National Wildlife Refuge Association
- Abbreviation: NWRA
- Formation: 1975; 50 years ago
- Type: Non-profit organization
- Purpose: Wildlife conservation
- Headquarters: Washington, D.C.
- Region served: United States
- President: Geoffrey L. Haskett
- Website: www.refugeassociation.org

= National Wildlife Refuge Association =

US non-profit organization

The National Wildlife Refuge Association (NWRA) is an independent non-profit 501(c)(3) membership organization that works to conserve American wildlife by strengthening and expanding the 150 e6acre National Wildlife Refuge System managed by the United States Fish and Wildlife Service. NWRA’s mission is to engage and mobilize volunteers in building support for refuges, educate decision-makers in Washington, and lead diverse conservation partnerships designed to amplify the impact that refuges have in protecting wildlife habitat both within and beyond their formal boundaries.

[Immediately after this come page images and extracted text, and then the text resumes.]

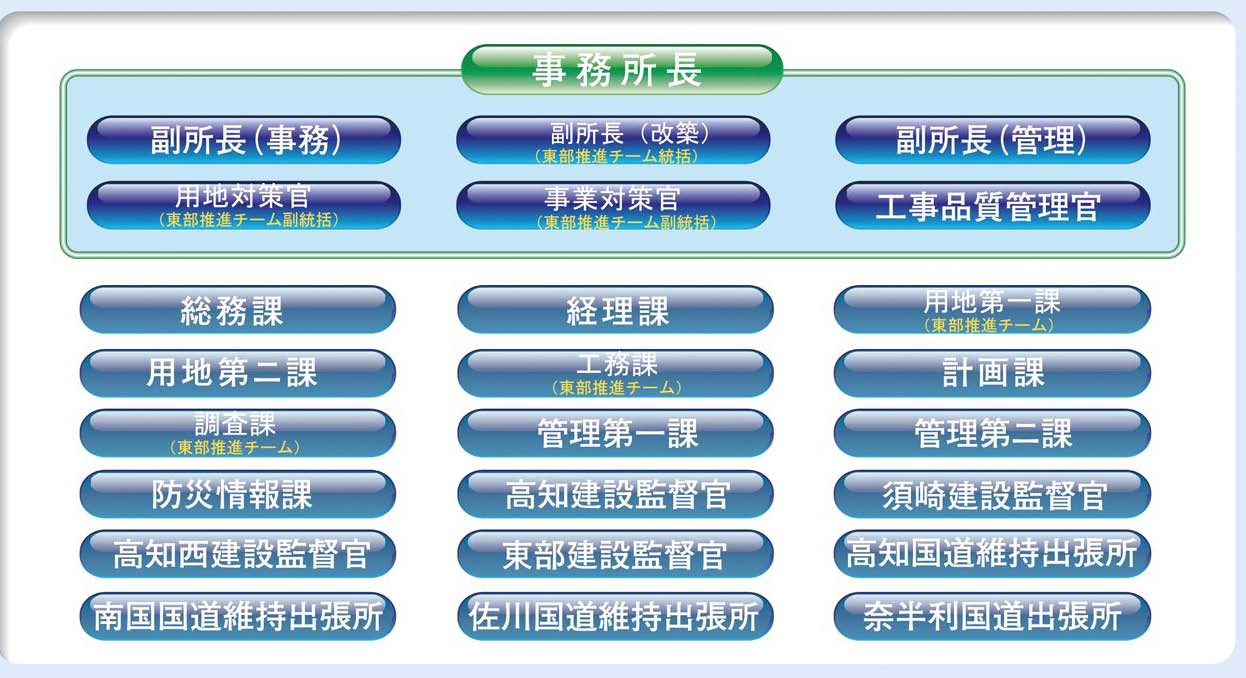 事務所長

副所長（事務）

副所長（改築）
（東部推進チーム統括）

副所長（管理）

用地対策官
（東部推進チーム副統括）

事業対策官
（東部推進チーム副統括）

工事品質管理官

総務課

経理課

用地第一課
（東部推進チーム）

用地第二課

工務課
（東部推進チーム）

計画課

調査課
（東部推進チーム）

管理第一課

管理第二課

防災情報課

高知建設監督官

須崎建設監督官

高知西建設監督官

東部建設監督官

高知国道維持出張所

南国国道維持出張所

佐川国道維持出張所

奈半利国道出張所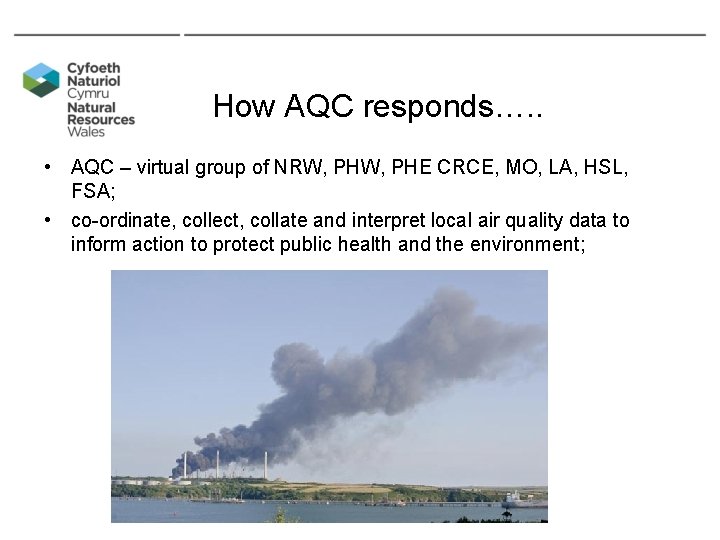 Cyfoeth
Naturiol
Cymru
Natural
Resources
Wales

How AQC responds…..

• AQC – virtual group of NRW, PHW, PHE CRCE, MO, LA, HSL, FSA;
• co-ordinate, collect, collate and interpret local air quality data to inform action to protect public health and the environment;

Founded in 1975, by former National Wildlife Refuge System managers and employees, the NWRA is the only national advocacy organization dedicated to promoting and protecting the National Wildlife Refuge System.

==Advocacy==
NWRA is the chair of the Cooperative Alliance for Refuge Enhancement (CARE), a coalition of 24 wildlife, sporting, science and conservation organizations.

===Izembek Refuge Road===
NWRA led efforts to stop construction of a road through federally designated wilderness in the Izembek National Wildlife Refuge in Alaska, publishing its "Road to Nowhere" report in 2008.

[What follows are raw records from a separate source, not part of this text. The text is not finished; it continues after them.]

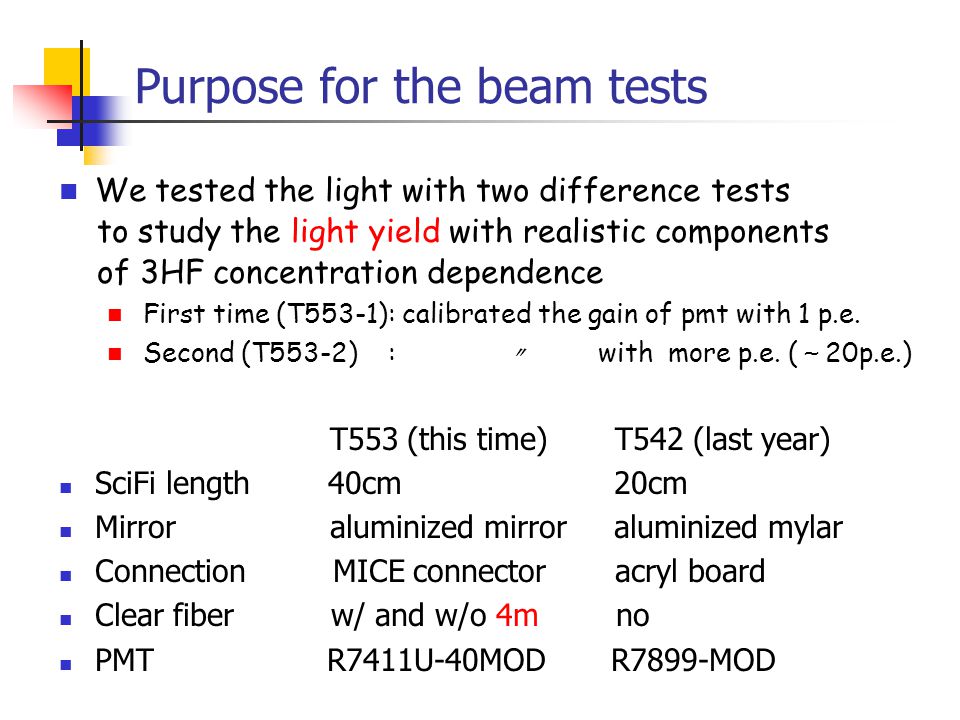 Purpose for the beam tests

We tested the light with two difference tests to study the light yield with realistic components of 3HF concentration dependence

First time (T553-1): calibrated the gain of pmt with 1 p.e.

Second (T553-2) : 〃 with more p.e. ( ~ 20p.e.)

| | T553 (this time) | T542 (last year) |
|---|---|---|
| SciFi length | 40cm | 20cm |
| Mirror | aluminized mirror | aluminized mylar |
| Connection | MICE connector | acryl board |
| Clear fiber | w/ and w/o 4m | no |
| PMT | R7411U-40MOD | R7899-MOD |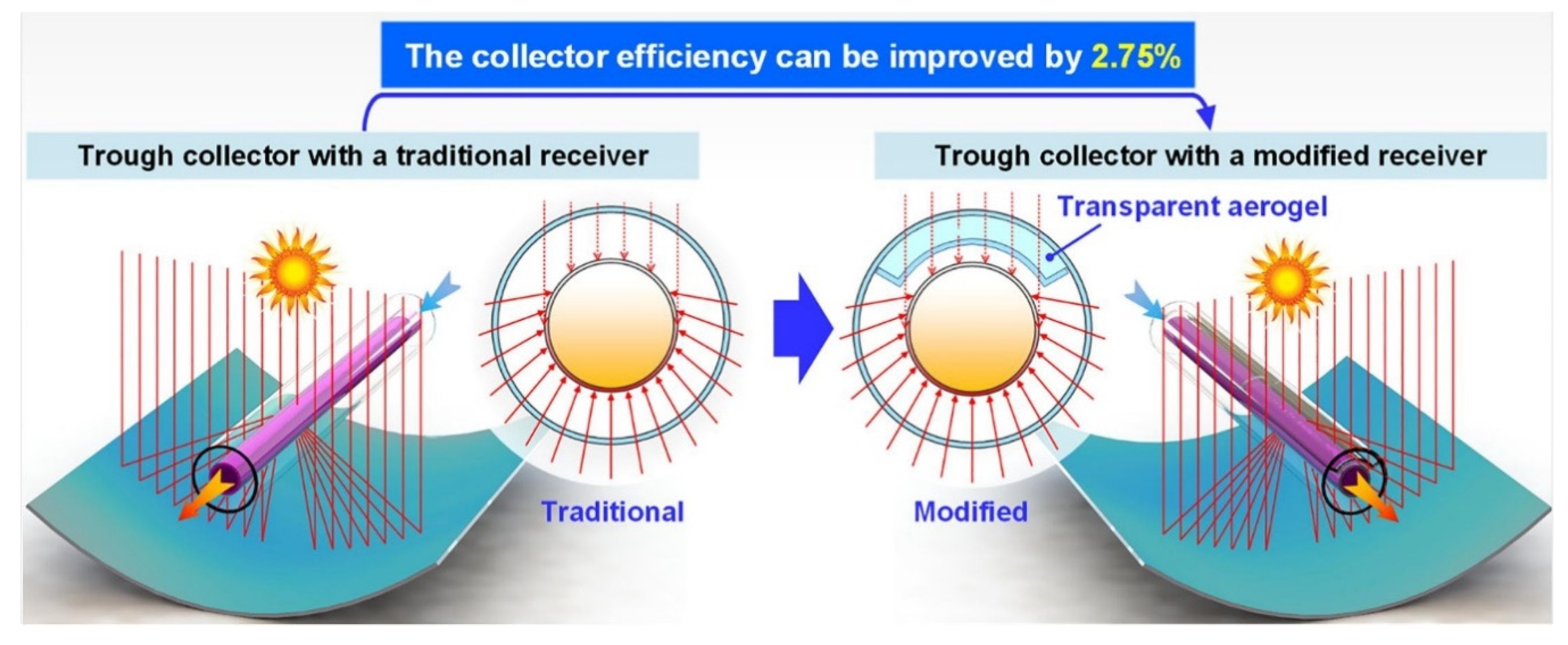 The collector efficiency can be improved by 2.75%

Trough collector with a traditional receiver

Trough collector with a modified receiver

Transparent aerogel

Traditional

Modified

===Mississippi River power line===
In 2024, the NWRA sued to block the construction of clean-energy transmission lines through a Mississippi River wildlife refuge that would have connected more than 160 renewable energy projects to the Midwestern energy grid. The energy company behind the transmission line had made an agreement with the U.S. Interior Department and U.S. Army Corps of Engineers to add 35 acres of land to the refuge in exchange for using the 20 acres of refuge land in the path of the transmission line.